(Text under study)

He died of complications of Covid-19, his family said in a statement. He had been fully vaccinated and was treated at Walter Reed National Military Medical Center, in Bethesda, Md., where he died, his family said. Mr. Powell had undergone treatment for multiple myeloma, which compromised his immune system, a spokeswoman said.

Mr. Powell was a path breaker serving as the country’s first African American national security adviser, chairman of the Joint Chiefs of Staff and secretary of state.

Born in Harlem of Jamaican parents, Mr. Powell grew up in the South Bronx and graduated from City College of New York, joining the Army through the Reserve Officer Training Corps program. From a young second lieutenant commissioned in the dawn of a newly desegregated Army, Mr. Powell served two decorated combat tours in Vietnam. He was later national security adviser to President Ronald Reagan at the end of the Cold War, helping to negotiate arms treaties and an era of cooperation with the Soviet president, Mikhail S. Gorbachev.

As chairman of the Joint Chiefs, he was the architect of the invasion of Panama in 1989 and of the Persian Gulf war in 1991, which ousted Saddam Hussein from Kuwait but left him in power in Iraq. Along with then-Defense Secretary Dick Cheney, Mr. Powell reshaped the American Cold War military that stood ready at the Iron Curtain for half a century. In doing so he stamped the Powell Doctrine on military operations — armed with clear political objectives and public support, use decisive and overwhelming force to defeat enemy forces.

When briefing reporters at the Pentagon at the beginning of the gulf war, Mr. Powell succinctly summed up the military’s strategy to defeat Saddam Hussein’s army: “Our strategy in going after this army is very simple,” he said. “First, we’re going to cut it off, and then we’re going to kill it.”

It was a concept that seemed less suited to the messy conflicts in the Balkans that came later in the 1990s and in combating terrorism in a world transformed after the attacks on Sept. 11, 2001.

(End Text under study)
(Supplied entries)

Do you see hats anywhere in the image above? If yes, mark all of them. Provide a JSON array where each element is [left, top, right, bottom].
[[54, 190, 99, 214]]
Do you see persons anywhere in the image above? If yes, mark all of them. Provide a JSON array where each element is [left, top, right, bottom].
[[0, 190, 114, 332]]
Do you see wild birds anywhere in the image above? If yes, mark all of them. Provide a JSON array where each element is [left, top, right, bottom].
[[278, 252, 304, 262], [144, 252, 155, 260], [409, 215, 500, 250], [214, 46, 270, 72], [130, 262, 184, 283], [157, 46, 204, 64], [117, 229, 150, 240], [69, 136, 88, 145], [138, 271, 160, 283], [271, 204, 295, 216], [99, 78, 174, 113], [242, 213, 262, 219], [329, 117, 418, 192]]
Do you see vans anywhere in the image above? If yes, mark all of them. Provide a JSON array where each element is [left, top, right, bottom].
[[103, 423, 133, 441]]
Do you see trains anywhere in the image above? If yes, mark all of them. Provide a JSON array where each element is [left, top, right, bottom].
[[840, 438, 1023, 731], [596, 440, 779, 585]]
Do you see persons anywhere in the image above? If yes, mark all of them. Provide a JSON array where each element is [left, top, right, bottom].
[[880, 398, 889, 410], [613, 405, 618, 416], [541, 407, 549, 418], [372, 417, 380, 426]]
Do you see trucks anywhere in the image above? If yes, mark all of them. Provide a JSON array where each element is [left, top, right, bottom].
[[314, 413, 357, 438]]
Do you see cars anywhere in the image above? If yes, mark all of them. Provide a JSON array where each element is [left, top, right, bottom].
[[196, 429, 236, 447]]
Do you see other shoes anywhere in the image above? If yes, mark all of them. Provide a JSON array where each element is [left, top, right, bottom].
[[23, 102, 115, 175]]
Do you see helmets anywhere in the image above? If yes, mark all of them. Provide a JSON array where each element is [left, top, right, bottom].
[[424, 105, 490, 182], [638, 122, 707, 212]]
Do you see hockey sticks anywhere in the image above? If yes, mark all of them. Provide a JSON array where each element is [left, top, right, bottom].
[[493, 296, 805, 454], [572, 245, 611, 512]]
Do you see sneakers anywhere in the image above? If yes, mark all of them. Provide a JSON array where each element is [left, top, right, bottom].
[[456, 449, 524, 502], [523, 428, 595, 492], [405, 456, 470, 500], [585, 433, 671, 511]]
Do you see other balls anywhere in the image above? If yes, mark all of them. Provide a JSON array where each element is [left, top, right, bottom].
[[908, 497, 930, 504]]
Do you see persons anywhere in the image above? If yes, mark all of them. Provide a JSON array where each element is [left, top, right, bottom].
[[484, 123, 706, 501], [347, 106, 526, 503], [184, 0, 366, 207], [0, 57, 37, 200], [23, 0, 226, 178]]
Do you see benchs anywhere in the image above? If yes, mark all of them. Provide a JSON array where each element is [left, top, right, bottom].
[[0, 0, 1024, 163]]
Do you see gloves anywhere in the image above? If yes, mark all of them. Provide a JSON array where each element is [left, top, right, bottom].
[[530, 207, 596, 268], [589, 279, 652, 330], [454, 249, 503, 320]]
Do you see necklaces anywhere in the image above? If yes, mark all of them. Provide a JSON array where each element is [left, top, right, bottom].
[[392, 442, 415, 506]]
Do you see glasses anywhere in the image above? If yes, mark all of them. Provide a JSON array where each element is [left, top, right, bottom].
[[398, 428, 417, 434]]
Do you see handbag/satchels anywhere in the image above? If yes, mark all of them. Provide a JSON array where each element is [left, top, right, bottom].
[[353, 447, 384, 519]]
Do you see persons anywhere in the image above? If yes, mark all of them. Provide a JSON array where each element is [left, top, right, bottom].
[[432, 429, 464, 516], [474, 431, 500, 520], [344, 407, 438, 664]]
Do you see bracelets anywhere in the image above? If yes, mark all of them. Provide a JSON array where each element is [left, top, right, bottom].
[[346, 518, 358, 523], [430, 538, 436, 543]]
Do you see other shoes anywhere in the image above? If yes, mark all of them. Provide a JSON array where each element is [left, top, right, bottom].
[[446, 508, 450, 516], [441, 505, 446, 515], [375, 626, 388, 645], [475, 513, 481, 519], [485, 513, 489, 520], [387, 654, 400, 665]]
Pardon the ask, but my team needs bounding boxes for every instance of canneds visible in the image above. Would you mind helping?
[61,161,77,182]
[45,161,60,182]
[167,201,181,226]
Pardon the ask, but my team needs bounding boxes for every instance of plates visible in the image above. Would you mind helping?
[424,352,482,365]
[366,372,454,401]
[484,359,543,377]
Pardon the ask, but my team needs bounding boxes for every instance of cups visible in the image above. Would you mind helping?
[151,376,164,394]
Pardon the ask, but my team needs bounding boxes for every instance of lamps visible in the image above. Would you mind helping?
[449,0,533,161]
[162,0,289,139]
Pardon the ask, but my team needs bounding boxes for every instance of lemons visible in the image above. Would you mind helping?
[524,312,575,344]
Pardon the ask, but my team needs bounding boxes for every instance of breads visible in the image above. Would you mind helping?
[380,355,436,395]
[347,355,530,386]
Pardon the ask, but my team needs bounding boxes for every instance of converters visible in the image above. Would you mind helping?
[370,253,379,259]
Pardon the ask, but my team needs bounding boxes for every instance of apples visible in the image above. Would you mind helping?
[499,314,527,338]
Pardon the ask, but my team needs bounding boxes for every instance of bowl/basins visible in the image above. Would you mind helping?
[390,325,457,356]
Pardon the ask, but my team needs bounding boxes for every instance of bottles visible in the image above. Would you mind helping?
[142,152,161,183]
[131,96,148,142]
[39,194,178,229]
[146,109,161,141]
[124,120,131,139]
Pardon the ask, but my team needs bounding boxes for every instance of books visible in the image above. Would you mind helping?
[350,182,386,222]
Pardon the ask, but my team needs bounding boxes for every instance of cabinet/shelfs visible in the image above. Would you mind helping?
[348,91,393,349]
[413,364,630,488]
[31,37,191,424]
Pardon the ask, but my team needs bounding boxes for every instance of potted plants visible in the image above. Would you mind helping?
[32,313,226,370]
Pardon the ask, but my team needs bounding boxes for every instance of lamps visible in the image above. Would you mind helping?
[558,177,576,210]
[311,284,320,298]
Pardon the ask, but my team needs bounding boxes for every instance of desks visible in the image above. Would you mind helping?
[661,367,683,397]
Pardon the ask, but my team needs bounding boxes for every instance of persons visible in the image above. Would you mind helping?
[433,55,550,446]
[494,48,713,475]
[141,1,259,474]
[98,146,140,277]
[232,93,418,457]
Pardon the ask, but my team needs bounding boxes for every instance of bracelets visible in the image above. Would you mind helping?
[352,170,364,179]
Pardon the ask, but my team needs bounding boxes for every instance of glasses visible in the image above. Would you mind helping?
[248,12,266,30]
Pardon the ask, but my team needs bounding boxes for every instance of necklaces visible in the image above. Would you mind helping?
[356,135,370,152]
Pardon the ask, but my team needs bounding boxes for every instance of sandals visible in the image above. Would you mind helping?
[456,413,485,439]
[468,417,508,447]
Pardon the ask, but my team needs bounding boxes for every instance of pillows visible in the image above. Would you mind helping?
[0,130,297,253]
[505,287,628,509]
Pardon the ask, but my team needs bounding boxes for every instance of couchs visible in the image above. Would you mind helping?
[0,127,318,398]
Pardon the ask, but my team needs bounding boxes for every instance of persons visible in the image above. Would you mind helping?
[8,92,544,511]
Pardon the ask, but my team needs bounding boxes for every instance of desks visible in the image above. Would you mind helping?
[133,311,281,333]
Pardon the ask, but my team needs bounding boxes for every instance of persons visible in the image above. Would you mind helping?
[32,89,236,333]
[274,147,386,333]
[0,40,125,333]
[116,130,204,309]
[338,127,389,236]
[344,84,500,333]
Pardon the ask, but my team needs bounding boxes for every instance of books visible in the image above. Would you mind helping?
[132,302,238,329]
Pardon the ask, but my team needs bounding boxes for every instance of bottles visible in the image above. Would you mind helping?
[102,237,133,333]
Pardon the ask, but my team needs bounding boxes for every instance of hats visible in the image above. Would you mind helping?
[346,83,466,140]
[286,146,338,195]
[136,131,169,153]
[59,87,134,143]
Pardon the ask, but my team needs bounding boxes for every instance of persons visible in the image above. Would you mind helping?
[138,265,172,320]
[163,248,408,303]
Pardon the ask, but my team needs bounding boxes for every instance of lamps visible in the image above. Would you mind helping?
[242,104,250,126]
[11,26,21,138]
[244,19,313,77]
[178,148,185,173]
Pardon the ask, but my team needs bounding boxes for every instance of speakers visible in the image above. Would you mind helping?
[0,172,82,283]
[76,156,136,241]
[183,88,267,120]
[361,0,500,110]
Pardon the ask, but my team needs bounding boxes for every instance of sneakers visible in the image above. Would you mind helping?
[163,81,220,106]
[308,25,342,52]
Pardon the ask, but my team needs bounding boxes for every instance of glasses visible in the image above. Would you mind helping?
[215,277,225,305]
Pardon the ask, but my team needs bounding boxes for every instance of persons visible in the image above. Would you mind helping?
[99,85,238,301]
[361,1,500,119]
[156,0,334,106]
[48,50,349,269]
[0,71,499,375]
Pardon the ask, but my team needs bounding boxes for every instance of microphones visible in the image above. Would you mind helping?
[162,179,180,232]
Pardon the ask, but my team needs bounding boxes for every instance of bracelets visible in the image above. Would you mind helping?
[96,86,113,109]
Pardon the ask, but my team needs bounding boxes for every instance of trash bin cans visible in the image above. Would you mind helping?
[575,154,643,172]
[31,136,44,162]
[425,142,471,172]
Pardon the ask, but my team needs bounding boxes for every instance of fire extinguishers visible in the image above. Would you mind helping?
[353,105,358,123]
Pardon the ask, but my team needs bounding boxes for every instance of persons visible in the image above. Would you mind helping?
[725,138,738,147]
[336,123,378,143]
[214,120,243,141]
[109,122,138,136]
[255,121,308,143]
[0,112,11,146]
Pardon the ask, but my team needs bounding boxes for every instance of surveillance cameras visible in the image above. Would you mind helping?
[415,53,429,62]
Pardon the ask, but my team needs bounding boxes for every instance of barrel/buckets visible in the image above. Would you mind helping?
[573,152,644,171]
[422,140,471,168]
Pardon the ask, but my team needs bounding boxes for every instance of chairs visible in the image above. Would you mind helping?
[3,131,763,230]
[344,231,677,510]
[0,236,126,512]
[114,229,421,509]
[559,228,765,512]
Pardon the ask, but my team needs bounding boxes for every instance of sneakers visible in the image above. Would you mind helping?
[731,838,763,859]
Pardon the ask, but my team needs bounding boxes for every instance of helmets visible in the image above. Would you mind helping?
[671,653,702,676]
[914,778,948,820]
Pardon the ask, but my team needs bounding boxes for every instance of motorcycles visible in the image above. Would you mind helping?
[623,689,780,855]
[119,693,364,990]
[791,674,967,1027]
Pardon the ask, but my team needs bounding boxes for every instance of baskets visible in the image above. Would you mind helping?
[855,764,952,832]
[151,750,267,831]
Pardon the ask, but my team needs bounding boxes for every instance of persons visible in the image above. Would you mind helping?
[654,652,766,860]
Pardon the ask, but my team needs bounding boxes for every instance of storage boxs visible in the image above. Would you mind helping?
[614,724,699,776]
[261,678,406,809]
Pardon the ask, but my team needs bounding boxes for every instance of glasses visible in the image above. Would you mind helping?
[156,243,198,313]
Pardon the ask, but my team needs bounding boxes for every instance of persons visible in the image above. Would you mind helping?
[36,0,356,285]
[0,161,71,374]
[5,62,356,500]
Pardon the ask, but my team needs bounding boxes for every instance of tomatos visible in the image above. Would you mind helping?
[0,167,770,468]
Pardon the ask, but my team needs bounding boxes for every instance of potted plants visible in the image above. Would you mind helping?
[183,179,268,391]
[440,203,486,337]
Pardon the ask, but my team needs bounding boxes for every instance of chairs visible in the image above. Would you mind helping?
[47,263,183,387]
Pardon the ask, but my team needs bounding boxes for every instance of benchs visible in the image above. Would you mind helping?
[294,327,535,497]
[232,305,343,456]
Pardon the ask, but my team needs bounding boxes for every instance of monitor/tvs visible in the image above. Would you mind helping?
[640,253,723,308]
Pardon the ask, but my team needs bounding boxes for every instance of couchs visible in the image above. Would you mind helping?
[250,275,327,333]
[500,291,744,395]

(End Supplied entries)

§ **Task description**:
Answer from the passage on Mr. Powell:
(a) At which hospital was he treated?
(b) Which college did he graduate from?
(c) As chairman of the Joint Chiefs, which two military operations was he the architect of?
Draw only on the passage on Mr. Powell.

§ **Problem solution**:
(a) Walter Reed National Military Medical Center, in Bethesda, Md.
(b) City College of New York.
(c) The invasion of Panama in 1989 and the Persian Gulf war in 1991.